Another innovative application of bioprinting as an enabling tool in stem cell research is the development of novel treatments for cardiac injury. Michael Davis from Emory University and Georgia Institute of Technology has worked extensively with stem cells and focuses his research in solving pediatric congenital heart defects using bioprinting technology combined with the reparative properties of stem cells. Scientists at Davis’ lab are working on a 3D printable patch which contains stem cells that will repair the surrounding damaged cardiac tissue when inserted into place. The group is also using bioprinting to create heart valves using skin cells from patients, thus minimizing the risk of organ rejection. Importantly for pediatric patients, this also allows the organ to grow with the patient, which means that a replacement will not be needed in the future.

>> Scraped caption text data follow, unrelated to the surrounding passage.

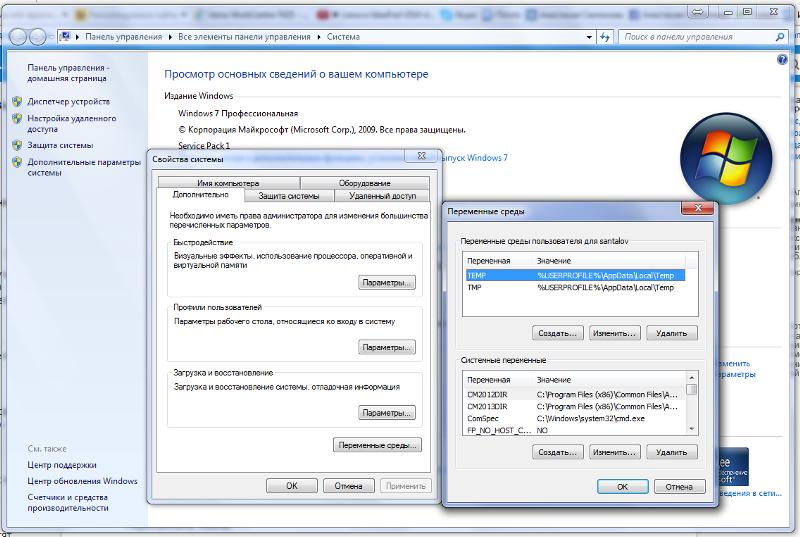 Как сделать чтобы файлы сохранялись на диск d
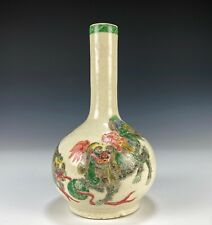 Antique Chinese Bottle Vase with Enameled Foo Lions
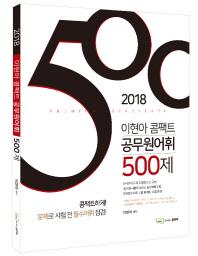 이현아 콤팩트 공무원어휘 500제(2018)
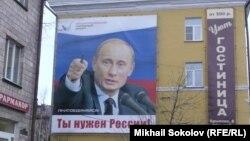 Реклама Народного фронта в Петрозаводске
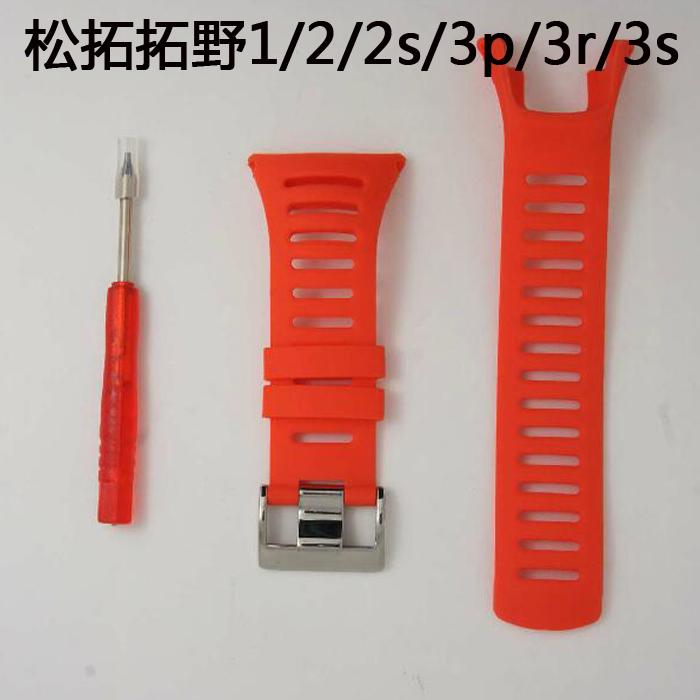 Цвет: Красный серебристый пряжки инструмент (без винтов)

In summary, the bioprinting of stem cells is being increasingly recognized as an innovative tool with extensive applications in biomedicine. Whilst the promise of such techniques is undeniable, it is important to remember that the bioinks utilized and several other factors in the printing process (as well as the culture period post printing) will be key to their success. Such factors can influence stem cells viability, differentiation, and function, so they should be carefully considered for future applications.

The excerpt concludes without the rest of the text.